# Data records
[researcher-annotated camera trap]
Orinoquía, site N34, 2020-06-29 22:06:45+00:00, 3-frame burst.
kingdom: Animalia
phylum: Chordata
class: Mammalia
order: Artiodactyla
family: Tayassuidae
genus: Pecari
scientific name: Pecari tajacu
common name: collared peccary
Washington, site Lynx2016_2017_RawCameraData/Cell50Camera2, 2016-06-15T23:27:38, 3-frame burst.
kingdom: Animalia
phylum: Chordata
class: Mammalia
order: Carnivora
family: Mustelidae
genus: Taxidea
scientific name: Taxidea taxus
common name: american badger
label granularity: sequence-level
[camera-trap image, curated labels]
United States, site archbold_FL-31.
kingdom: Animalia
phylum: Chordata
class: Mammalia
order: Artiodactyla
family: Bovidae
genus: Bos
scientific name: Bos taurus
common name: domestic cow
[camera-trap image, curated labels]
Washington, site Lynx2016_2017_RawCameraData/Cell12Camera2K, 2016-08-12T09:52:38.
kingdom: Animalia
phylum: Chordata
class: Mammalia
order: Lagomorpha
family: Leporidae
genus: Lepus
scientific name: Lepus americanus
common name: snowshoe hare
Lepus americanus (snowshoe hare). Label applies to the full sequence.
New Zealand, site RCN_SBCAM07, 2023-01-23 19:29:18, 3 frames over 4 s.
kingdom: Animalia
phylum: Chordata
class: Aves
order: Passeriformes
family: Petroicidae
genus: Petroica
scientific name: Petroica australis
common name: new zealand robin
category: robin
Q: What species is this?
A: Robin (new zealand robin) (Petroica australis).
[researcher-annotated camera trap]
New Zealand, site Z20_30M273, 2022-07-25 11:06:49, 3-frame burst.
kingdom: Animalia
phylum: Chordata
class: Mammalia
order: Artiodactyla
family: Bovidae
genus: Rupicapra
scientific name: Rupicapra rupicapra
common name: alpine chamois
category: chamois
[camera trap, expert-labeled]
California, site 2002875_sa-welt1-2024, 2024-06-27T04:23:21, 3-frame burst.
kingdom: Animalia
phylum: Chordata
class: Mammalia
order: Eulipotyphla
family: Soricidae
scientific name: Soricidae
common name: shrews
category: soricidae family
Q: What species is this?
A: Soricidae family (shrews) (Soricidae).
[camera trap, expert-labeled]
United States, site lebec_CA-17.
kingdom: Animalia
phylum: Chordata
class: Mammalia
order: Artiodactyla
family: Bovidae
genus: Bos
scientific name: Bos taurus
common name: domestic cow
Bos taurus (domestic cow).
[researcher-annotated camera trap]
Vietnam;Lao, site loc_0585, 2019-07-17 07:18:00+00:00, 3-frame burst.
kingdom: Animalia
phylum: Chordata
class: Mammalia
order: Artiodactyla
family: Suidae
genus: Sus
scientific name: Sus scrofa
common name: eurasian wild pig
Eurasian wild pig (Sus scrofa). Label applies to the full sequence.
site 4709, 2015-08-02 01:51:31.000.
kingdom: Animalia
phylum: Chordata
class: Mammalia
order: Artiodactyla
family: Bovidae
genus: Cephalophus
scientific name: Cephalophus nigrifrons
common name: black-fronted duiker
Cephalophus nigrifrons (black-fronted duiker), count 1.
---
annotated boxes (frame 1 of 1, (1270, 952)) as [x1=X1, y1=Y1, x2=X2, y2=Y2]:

# Instructions for the task
Repeat the material exactly. Begin with its first line and end with the line that has "genus: Petroica".

# Written answer
[researcher-annotated camera trap]
Orinoquía, site N34, 2020-06-29 22:06:45+00:00, 3-frame burst.
kingdom: Animalia
phylum: Chordata
class: Mammalia
order: Artiodactyla
family: Tayassuidae
genus: Pecari
scientific name: Pecari tajacu
common name: collared peccary
Washington, site Lynx2016_2017_RawCameraData/Cell50Camera2, 2016-06-15T23:27:38, 3-frame burst.
kingdom: Animalia
phylum: Chordata
class: Mammalia
order: Carnivora
family: Mustelidae
genus: Taxidea
scientific name: Taxidea taxus
common name: american badger
label granularity: sequence-level
[camera-trap image, curated labels]
United States, site archbold_FL-31.
kingdom: Animalia
phylum: Chordata
class: Mammalia
order: Artiodactyla
family: Bovidae
genus: Bos
scientific name: Bos taurus
common name: domestic cow
[camera-trap image, curated labels]
Washington, site Lynx2016_2017_RawCameraData/Cell12Camera2K, 2016-08-12T09:52:38.
kingdom: Animalia
phylum: Chordata
class: Mammalia
order: Lagomorpha
family: Leporidae
genus: Lepus
scientific name: Lepus americanus
common name: snowshoe hare
Lepus americanus (snowshoe hare). Label applies to the full sequence.
New Zealand, site RCN_SBCAM07, 2023-01-23 19:29:18, 3 frames over 4 s.
kingdom: Animalia
phylum: Chordata
class: Aves
order: Passeriformes
family: Petroicidae
genus: Petroica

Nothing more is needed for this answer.